Photo Credit: Bryan Thomas

Susan Berfield writes and edits investigative and feature stories for Bloomberg Businessweek. With colleagues around the world, she revealed the exploitation and opportunities in the trade of human eggs. She profiled a young coder who followed Elon Musk to Washington in "Doge-Pilled." She examined the dangers of generic drugs and the flaws in our recall system. She reported on a company's years-long effort to misinform residents and discredit activists seeking to remove nuclear waste from a Superfund site outside St. Louis. Several months later, the Environmental Protection Agency reversed an earlier decision and demanded the company do so. Using confidential documents, she exposed how Walmart spies on its workers to prevent them from organizing. And she helped uncover a con man who talked a small Missouri town out of millions and was later convicted of fraud.

 

"The Egg" won a 2025 Loeb award for feature writing and honors from the Overseas Press Club, the Deadline Club, and the New York Press Club.
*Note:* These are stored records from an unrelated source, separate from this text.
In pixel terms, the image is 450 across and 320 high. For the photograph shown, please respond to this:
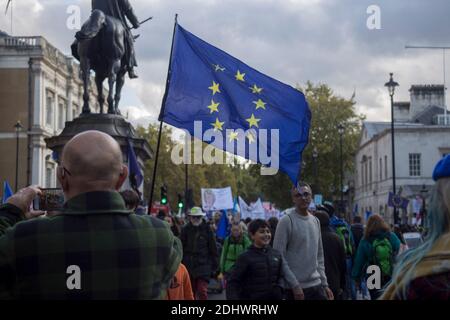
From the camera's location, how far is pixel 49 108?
6003cm

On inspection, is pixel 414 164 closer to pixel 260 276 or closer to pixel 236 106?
pixel 236 106

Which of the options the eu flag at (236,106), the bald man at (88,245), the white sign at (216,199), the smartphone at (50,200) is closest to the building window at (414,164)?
the white sign at (216,199)

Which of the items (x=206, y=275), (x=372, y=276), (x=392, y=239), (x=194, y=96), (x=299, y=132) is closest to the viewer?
(x=194, y=96)

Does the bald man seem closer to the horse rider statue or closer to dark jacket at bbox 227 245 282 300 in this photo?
dark jacket at bbox 227 245 282 300

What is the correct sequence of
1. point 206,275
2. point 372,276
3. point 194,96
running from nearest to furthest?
point 194,96 < point 372,276 < point 206,275

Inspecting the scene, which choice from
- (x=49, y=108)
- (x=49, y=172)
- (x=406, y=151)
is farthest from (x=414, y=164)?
(x=49, y=108)

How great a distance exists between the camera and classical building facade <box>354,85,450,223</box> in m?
70.1

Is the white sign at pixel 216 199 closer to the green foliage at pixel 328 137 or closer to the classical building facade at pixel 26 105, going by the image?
the classical building facade at pixel 26 105

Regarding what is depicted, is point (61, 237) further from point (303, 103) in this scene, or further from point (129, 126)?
point (129, 126)

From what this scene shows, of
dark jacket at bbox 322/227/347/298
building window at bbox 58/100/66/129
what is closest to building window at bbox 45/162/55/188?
building window at bbox 58/100/66/129

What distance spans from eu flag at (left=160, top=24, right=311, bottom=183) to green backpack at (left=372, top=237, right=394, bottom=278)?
216 centimetres

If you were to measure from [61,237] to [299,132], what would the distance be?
6.34 m
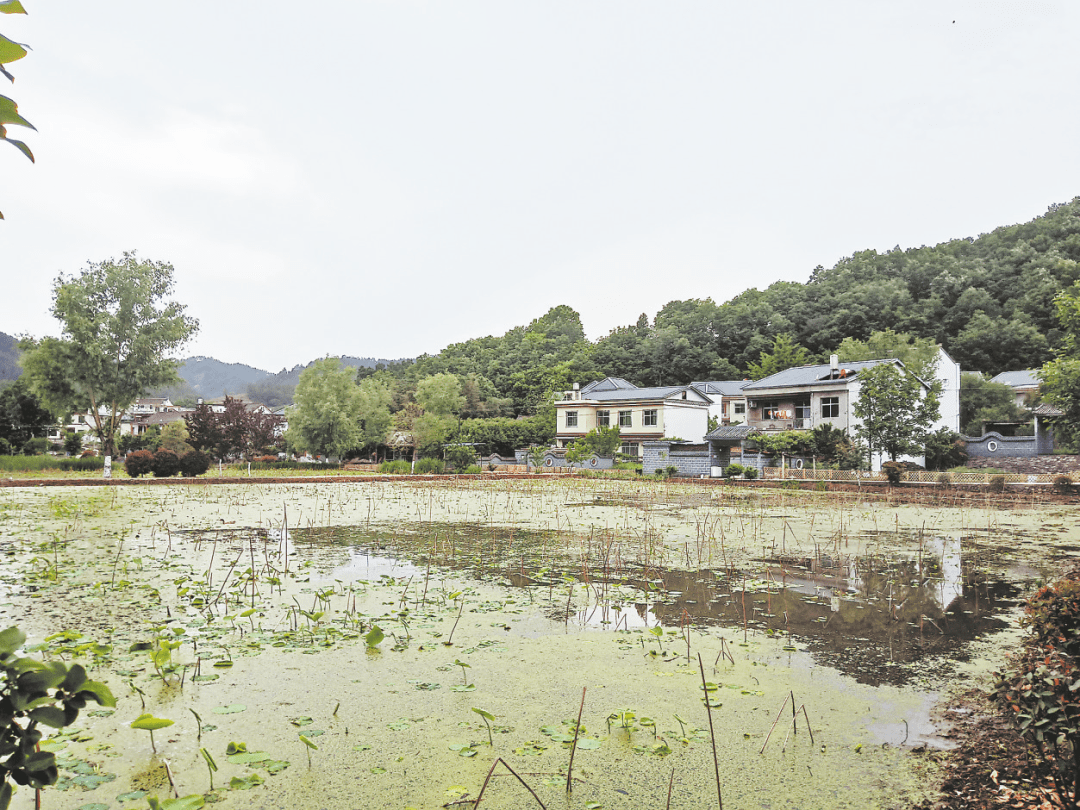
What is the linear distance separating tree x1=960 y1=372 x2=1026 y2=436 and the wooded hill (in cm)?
758

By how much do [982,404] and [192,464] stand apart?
39.5m

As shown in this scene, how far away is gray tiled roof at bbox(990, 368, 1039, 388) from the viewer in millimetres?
36531

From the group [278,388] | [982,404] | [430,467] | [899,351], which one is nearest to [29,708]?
[430,467]

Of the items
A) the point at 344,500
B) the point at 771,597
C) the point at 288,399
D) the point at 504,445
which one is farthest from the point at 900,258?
the point at 288,399

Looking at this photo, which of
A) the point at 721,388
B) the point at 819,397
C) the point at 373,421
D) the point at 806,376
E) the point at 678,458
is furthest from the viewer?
the point at 721,388

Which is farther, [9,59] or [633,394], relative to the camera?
[633,394]

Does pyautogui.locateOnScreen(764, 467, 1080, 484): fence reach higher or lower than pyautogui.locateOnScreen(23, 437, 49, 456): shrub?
lower

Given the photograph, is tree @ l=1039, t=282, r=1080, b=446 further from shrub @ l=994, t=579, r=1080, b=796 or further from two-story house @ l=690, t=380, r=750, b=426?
two-story house @ l=690, t=380, r=750, b=426

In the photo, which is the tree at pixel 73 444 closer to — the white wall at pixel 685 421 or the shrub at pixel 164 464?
the shrub at pixel 164 464

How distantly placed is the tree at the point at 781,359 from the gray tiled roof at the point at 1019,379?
1197 centimetres

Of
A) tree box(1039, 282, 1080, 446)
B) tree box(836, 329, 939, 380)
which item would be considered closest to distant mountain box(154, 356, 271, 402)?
tree box(836, 329, 939, 380)

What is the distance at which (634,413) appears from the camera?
136 ft

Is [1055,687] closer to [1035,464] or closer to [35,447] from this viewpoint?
[1035,464]

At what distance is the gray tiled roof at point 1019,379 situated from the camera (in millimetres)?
36531
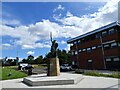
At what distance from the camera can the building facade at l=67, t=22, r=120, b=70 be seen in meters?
42.3

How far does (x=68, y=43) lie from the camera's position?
62.5 m

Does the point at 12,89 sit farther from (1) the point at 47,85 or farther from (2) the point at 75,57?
(2) the point at 75,57

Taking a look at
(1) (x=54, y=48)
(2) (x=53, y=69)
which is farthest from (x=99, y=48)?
(2) (x=53, y=69)

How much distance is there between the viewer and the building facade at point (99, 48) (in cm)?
4231

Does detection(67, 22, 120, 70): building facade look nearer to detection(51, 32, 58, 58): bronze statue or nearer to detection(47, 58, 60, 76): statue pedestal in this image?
detection(51, 32, 58, 58): bronze statue

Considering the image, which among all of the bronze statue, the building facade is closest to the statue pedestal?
the bronze statue

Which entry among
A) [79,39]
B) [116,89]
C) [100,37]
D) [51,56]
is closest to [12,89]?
[116,89]

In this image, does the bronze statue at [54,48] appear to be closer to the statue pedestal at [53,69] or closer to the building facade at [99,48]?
the statue pedestal at [53,69]

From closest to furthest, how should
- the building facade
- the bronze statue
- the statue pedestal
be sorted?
the statue pedestal → the bronze statue → the building facade

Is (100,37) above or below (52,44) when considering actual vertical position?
above

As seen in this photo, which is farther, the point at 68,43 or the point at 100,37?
the point at 68,43

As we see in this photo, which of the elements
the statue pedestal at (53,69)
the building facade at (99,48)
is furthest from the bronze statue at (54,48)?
the building facade at (99,48)

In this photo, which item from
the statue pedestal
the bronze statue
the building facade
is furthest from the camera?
the building facade

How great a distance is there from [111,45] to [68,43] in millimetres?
20256
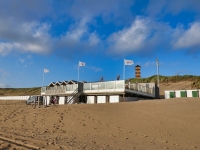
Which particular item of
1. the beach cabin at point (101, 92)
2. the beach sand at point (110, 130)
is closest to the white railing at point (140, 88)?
the beach cabin at point (101, 92)

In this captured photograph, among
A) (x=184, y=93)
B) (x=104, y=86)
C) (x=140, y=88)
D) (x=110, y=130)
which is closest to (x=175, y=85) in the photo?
(x=184, y=93)

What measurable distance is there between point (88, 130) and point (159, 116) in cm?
622

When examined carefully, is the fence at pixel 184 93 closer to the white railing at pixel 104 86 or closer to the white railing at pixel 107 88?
the white railing at pixel 107 88

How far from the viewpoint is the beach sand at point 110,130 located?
359 inches

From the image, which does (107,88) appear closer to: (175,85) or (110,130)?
(110,130)

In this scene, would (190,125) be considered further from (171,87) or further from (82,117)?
(171,87)

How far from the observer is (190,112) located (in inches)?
681

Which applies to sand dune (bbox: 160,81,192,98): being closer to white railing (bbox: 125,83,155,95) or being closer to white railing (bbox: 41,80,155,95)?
white railing (bbox: 125,83,155,95)

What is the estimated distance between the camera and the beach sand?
912 cm

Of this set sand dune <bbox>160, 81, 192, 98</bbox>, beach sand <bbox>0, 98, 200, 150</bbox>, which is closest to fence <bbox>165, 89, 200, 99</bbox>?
beach sand <bbox>0, 98, 200, 150</bbox>

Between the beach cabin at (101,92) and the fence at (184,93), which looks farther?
the fence at (184,93)

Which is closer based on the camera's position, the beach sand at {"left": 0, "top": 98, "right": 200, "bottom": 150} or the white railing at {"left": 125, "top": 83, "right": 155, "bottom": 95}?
the beach sand at {"left": 0, "top": 98, "right": 200, "bottom": 150}

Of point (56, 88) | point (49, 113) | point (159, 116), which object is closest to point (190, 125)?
point (159, 116)

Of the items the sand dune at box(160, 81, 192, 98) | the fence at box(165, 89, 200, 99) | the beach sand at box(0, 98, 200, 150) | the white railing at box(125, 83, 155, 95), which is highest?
the sand dune at box(160, 81, 192, 98)
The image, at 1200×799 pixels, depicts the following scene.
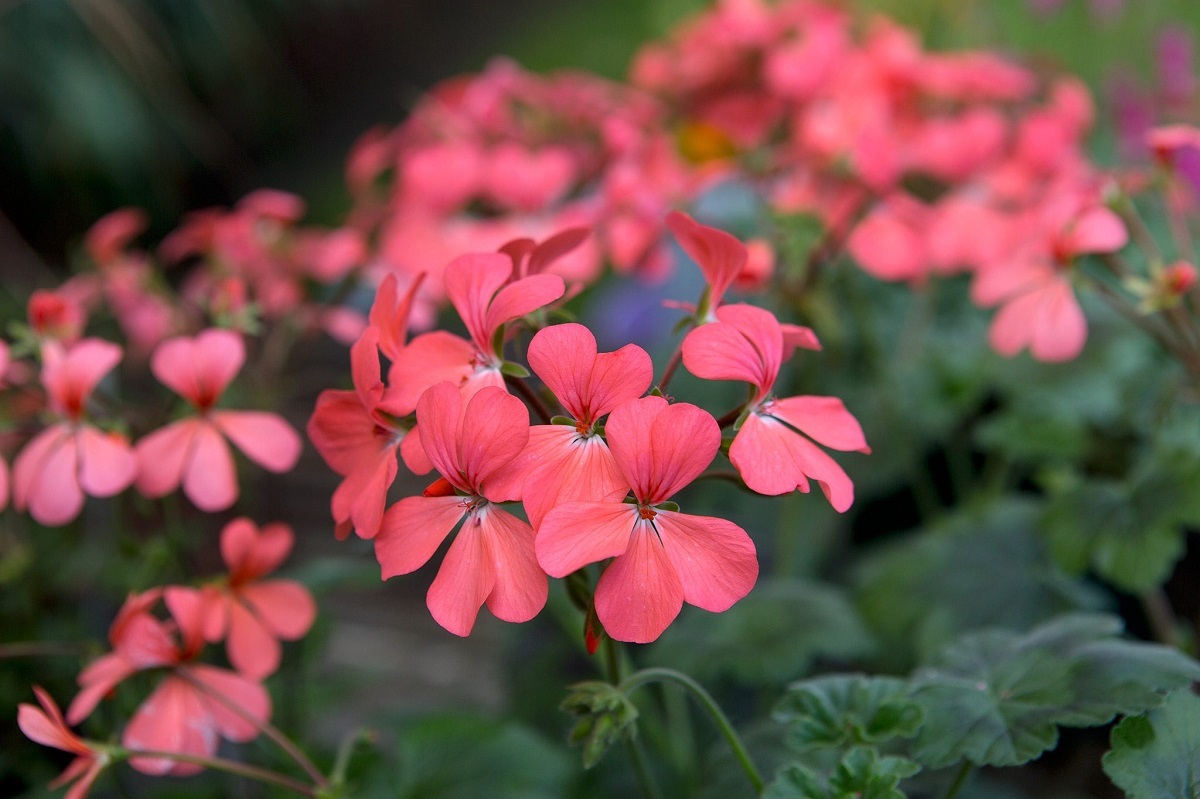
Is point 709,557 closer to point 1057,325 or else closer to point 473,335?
point 473,335

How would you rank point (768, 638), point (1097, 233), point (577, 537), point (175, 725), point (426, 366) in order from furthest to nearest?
point (768, 638)
point (1097, 233)
point (175, 725)
point (426, 366)
point (577, 537)

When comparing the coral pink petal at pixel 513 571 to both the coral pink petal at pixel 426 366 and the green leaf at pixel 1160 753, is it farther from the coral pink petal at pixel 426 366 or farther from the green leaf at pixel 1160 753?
the green leaf at pixel 1160 753

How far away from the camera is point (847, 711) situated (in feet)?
2.07

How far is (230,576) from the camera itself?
72cm

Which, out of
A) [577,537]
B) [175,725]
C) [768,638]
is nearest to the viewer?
[577,537]

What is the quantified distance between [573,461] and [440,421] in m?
0.07

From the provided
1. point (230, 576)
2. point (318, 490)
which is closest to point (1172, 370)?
point (230, 576)

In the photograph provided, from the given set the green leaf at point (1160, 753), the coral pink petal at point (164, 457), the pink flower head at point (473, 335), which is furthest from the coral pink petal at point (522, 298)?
the green leaf at point (1160, 753)

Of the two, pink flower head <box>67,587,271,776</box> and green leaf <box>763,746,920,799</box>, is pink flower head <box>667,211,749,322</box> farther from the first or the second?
pink flower head <box>67,587,271,776</box>

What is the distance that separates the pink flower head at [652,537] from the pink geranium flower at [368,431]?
105mm

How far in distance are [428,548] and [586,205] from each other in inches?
26.7

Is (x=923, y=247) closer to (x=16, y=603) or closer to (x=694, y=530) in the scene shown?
(x=694, y=530)

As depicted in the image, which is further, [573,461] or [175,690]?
[175,690]

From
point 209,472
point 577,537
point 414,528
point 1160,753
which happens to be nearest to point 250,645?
point 209,472
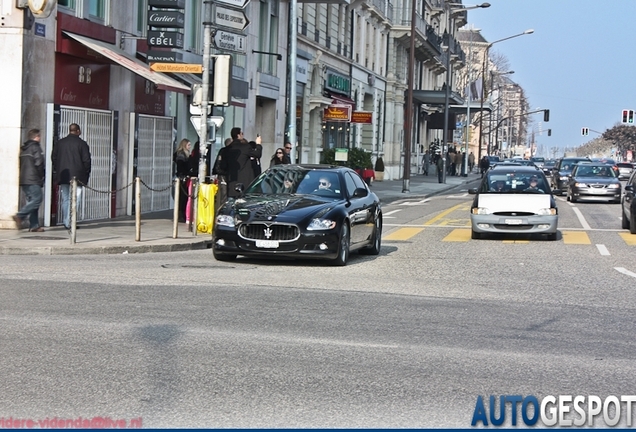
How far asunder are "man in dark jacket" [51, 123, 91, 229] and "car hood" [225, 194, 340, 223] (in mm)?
4490

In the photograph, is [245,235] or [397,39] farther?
[397,39]

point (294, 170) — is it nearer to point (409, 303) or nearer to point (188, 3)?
point (409, 303)

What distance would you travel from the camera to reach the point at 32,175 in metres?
18.8

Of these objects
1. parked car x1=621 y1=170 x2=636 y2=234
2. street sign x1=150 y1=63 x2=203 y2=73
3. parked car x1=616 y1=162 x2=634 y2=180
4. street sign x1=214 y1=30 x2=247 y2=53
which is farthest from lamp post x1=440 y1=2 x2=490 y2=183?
street sign x1=150 y1=63 x2=203 y2=73

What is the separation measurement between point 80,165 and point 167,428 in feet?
46.2

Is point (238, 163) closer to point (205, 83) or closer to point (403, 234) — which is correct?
point (205, 83)

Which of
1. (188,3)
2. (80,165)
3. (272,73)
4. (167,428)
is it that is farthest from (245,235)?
(272,73)

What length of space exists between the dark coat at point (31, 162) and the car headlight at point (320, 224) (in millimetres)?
6014

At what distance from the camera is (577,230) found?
24109 millimetres

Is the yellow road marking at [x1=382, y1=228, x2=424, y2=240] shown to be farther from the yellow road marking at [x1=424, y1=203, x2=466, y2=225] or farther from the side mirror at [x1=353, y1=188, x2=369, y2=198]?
the side mirror at [x1=353, y1=188, x2=369, y2=198]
Stories she's edited were finalists for a National Magazine award and Overseas Press Club award. A collaboration with WNYC about the secretive family behind the largest mall in the country was a Gerald Loeb finalist. She's also won awards from the Newswomen's Club of New York, the American Society of Business Publication Editors, and the Education Writers' Association. Her story about honey smugglers was the basis for an episode of the documentary series Rotten, which premiered on Netflix in 2018. She’s appeared on National Public Radio and PBS NewsHour.

 

Before joining Businessweek, she was a senior writer at Asiaweek in Hong Kong, where her story, "Ten Days that Shook Indonesia," won the Society of Asian Publishers’ Reporting Award and the Hong Kong Human Rights Press Award.

 

She earned a master’s degree at the School of International and Public Affairs at Columbia University, where she was a Zuckerman Fellow. Her undergraduate degree is from Brown University; after graduating, she co-directed a documentary about women in India funded by Brown's Arnold Fellowship.

 

The Hour of Fate was supported by the Logan Nonfiction Fellowship.